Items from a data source
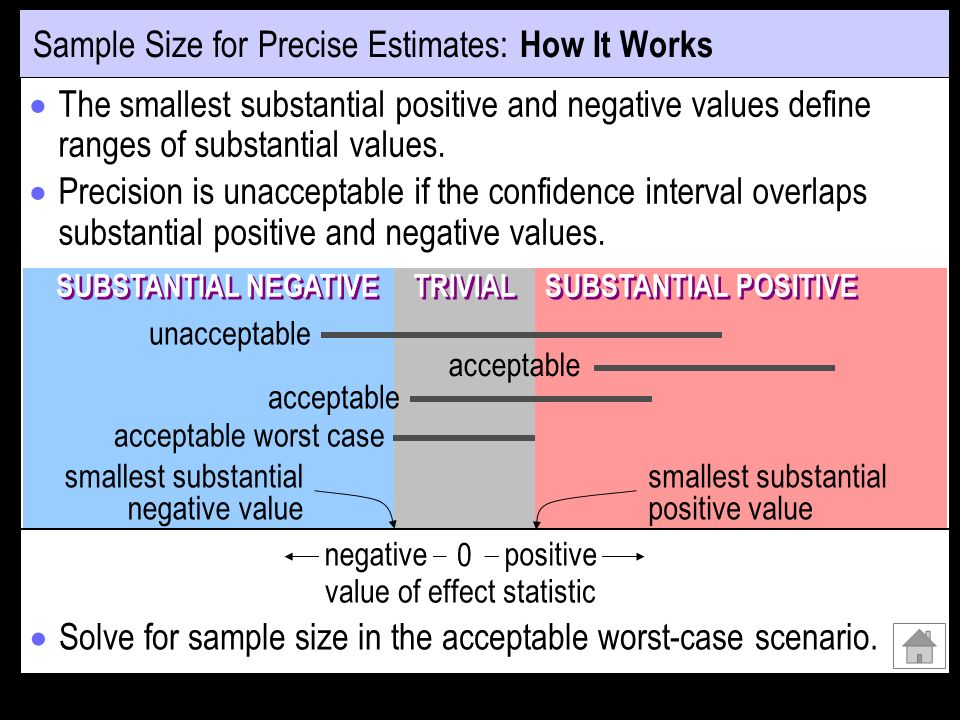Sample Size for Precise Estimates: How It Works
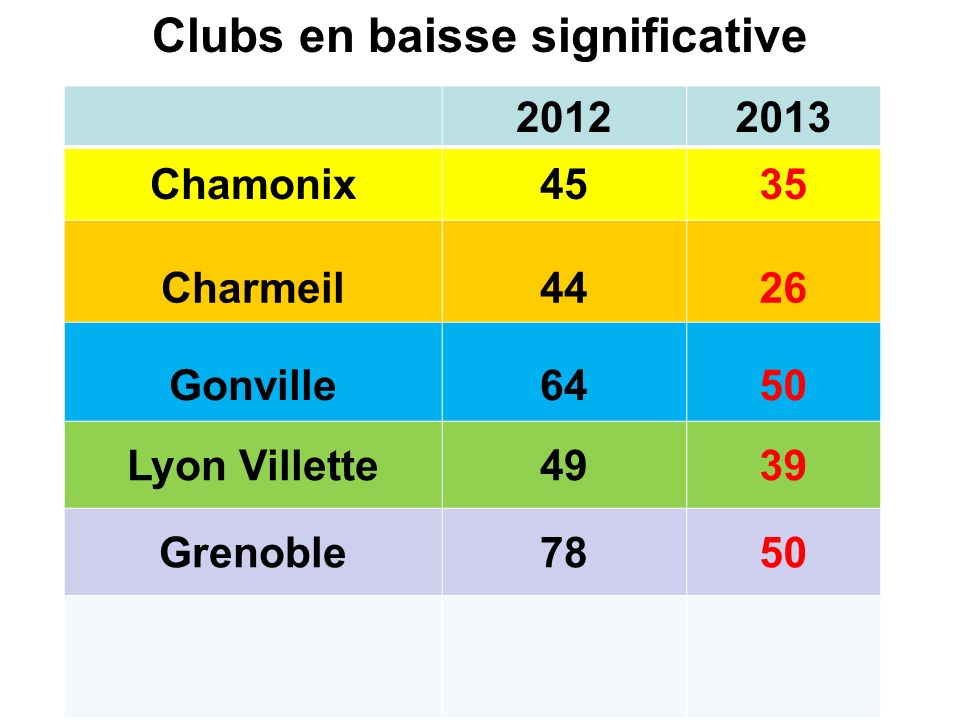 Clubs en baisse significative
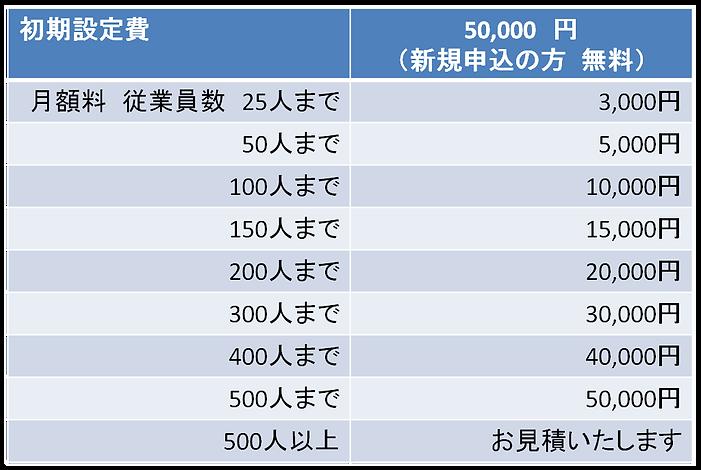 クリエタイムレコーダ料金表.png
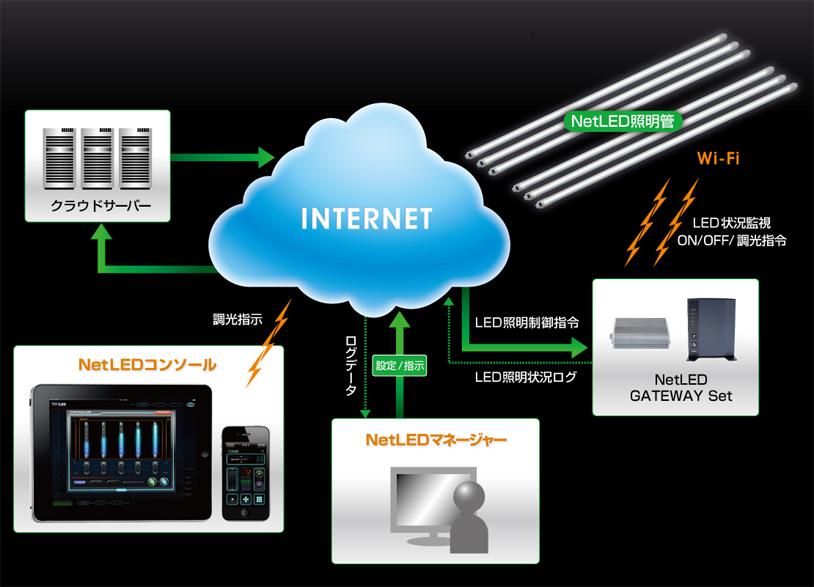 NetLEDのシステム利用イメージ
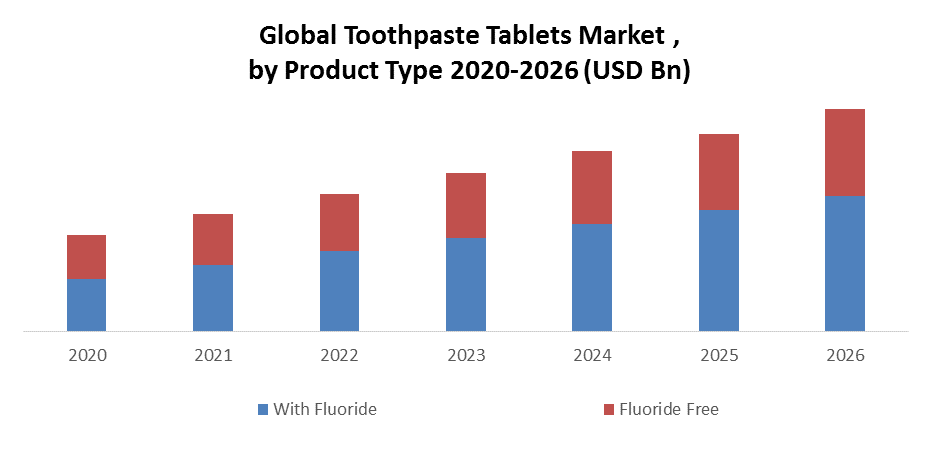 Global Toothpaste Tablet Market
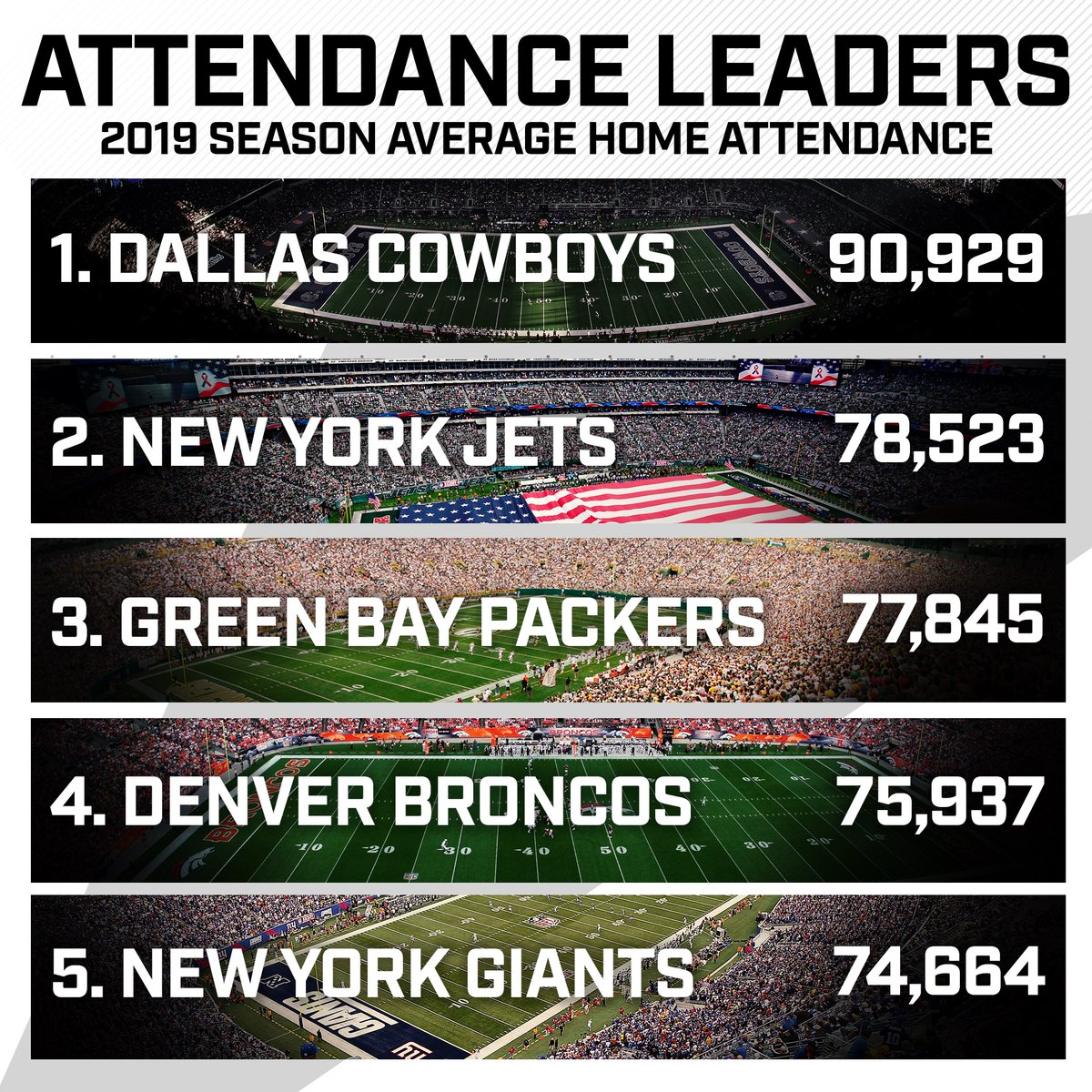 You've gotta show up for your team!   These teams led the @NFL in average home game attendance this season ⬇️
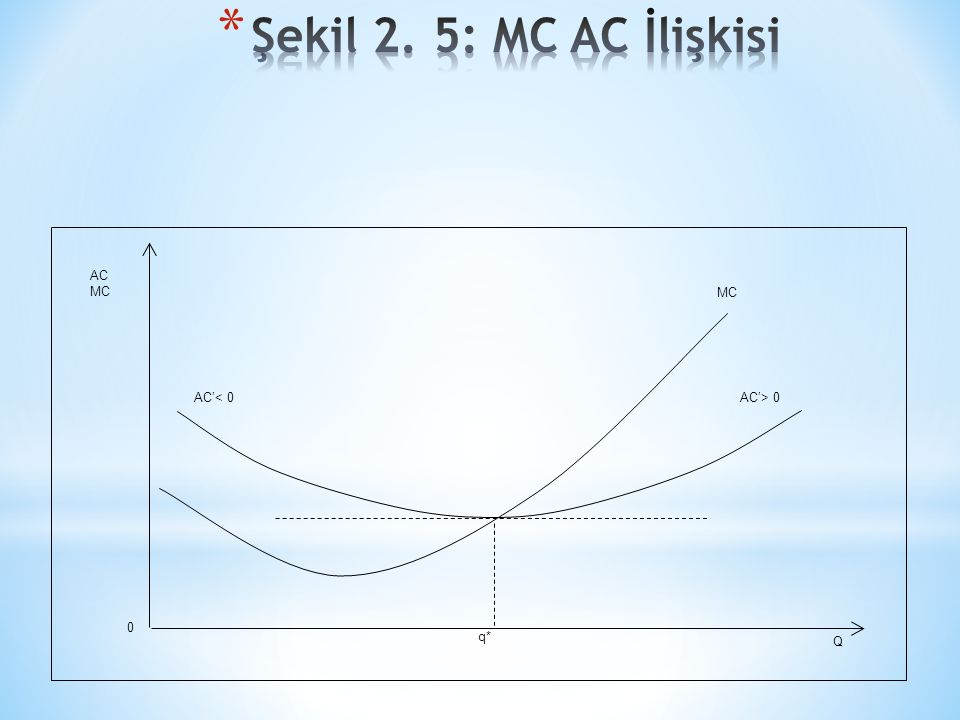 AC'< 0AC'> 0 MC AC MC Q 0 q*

* Work request
Word for word, print out all of the records above; pass over the pictures.

* The completed task
Sample Size for Precise Estimates: How It Works
 Clubs en baisse significative
 クリエタイムレコーダ料金表.png
 NetLEDのシステム利用イメージ
 Global Toothpaste Tablet Market
 You've gotta show up for your team!   These teams led the @NFL in average home game attendance this season ⬇️
 AC'< 0AC'> 0 MC AC MC Q 0 q*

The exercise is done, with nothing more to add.